Step 1: Build the KNN Graph

from sklearn.neighbors import NearestNeighbors

nn_model = NearestNeighbors(n_neighbors=5, algorithm='ball_tree')
nn_model.fit(expression_matrix)
_, indices = nn_model.kneighbors(expression_matrix)

# Convert to PyG edge index
edge_index = torch.stack([
    torch.arange(n_cells).repeat_interleave(5),
    torch.tensor(indices).flatten()
], dim=0)

Each cell becomes a graph node. Edges connect each cell to its 5 nearest neighbors in gene-expression space.

Step 2: GAT Classifier with Priority Weighting

from torch_geometric.nn import GATConv

class GATClassifier(nn.Module):
    def __init__(self, num_features, num_classes, priority_weight=2.0):
        super().__init__()
        self.conv1 = GATConv(num_features, 16, heads=8)
        self.conv2 = GATConv(16 * 8, num_classes, heads=1)
        self.priority_weight = priority_weight

    def forward(self, data):
        x, edge_index = data.x, data.edge_index

        # First GAT layer: project to 128 dimensions (16 × 8 heads)
        x, _ = self.conv1(x, edge_index, return_attention_weights=True)

        # Multiply rare-cell node features by priority_weight
        attention_boost = torch.ones(x.size(0), device=x.device)
        attention_boost[data.priority_nodes] += self.priority_weight
        x = x * attention_boost.unsqueeze(-1)

        x = torch.relu(x)

        # Second GAT layer: produce class logits
        x, attn_weights = self.conv2(x, edge_index, return_attention_weights=True)

        return x, attn_weights

Key innovation — priority weighting: Cells belonging to rare cell types (those with fewer than rare_threshold samples in config.py) receive an extra attention boost via self.priority_weight (default: 2.0). This ensures rare cells are not “averaged out” by abundant cells.

Step 3: Extract Seed Cells

After training the GAT classifier:

  1. Extract attention weights from the second GAT layer.

  2. Aggregate per-head attention into a single score per cell.

  3. Select the top \(k = \lambda \cdot n\) cells, where \(\lambda\) is the leakage fraction.

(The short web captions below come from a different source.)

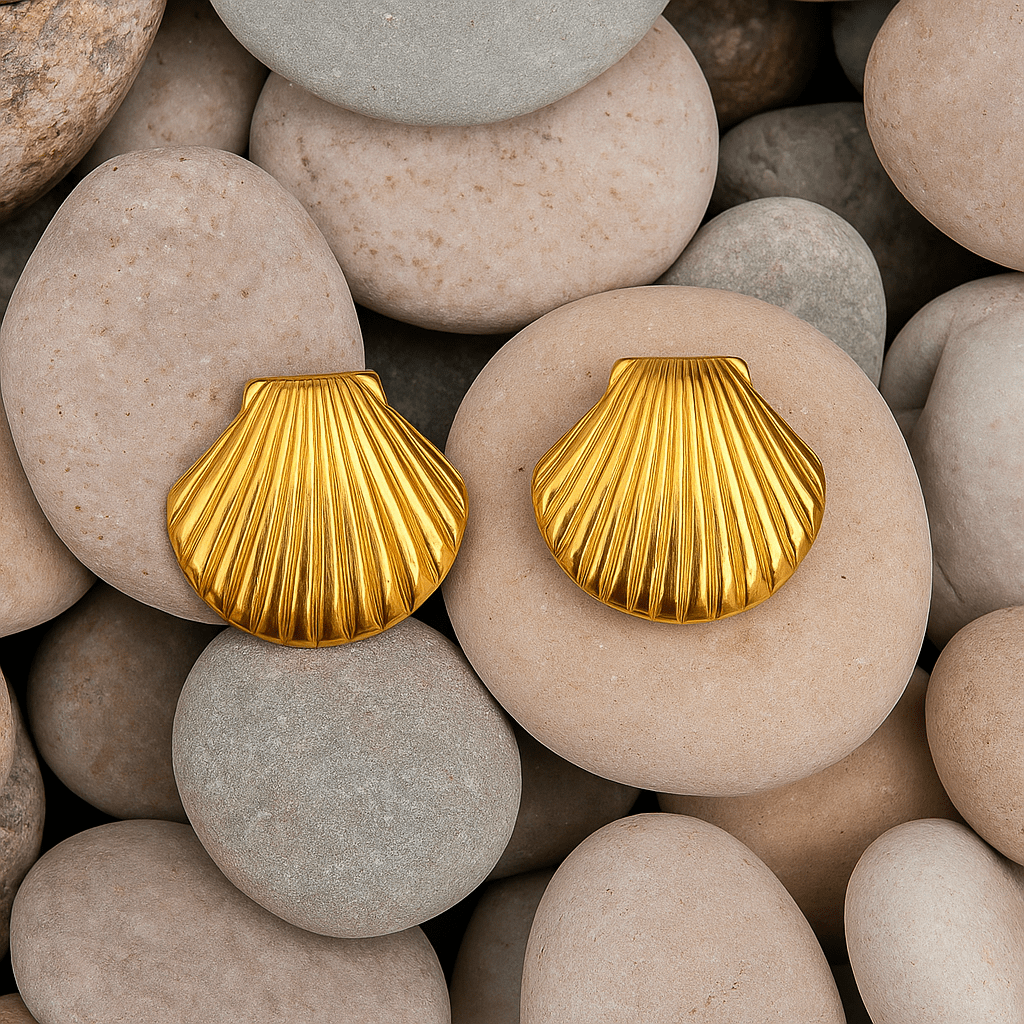 Summer shell earrings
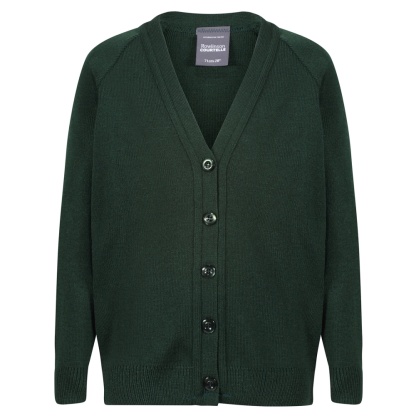 Knitted cardigan (Bottle Green), Knitwear, Girls, Day Wear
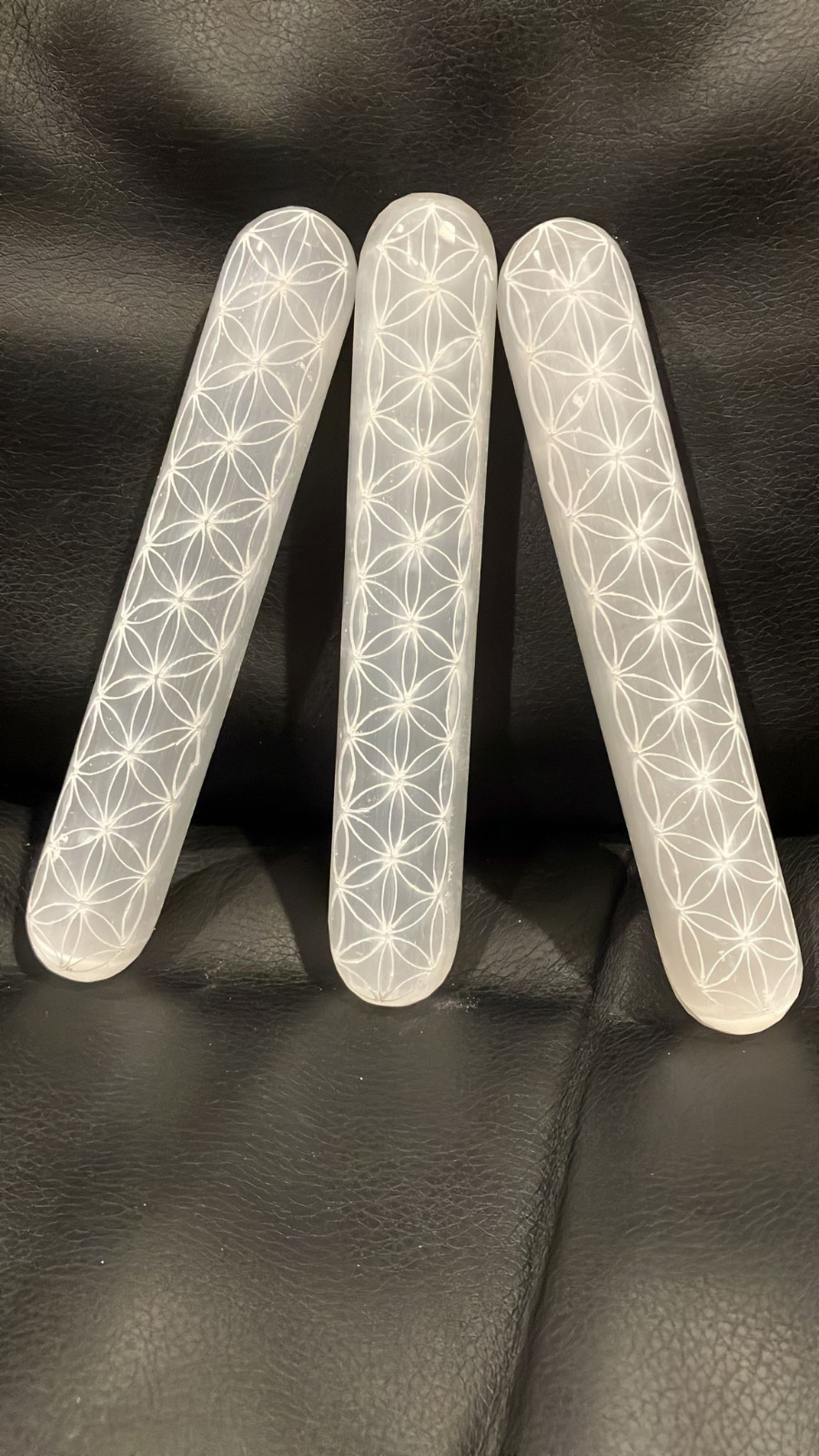 Natural Selenite Crystal Massage Wand ” Smooth Polished Heal LOT of 5 BULK Whole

These selected cells become the “seeds” that are fed to the GAN generator in Stage 2.


Full Implementation

See data_generation/garage.py for the complete GAT cell-selection implementation (gat_main() function). Key hyper-parameters in config.py:

Parameter

Default

Description

gat_epochs

7501

Number of GAT training iterations

priority_weight

2.0

Attention boost for rare cell types

leakage_fraction

0.2

Fraction of cells selected as seeds


References

  • Velickovic, P., et al. “Graph Attention Networks.” ICLR 2018.

  • Kipf, T. and Welling, M. “Semi-Supervised Classification with Graph Convolutional Networks.” ICLR 2017.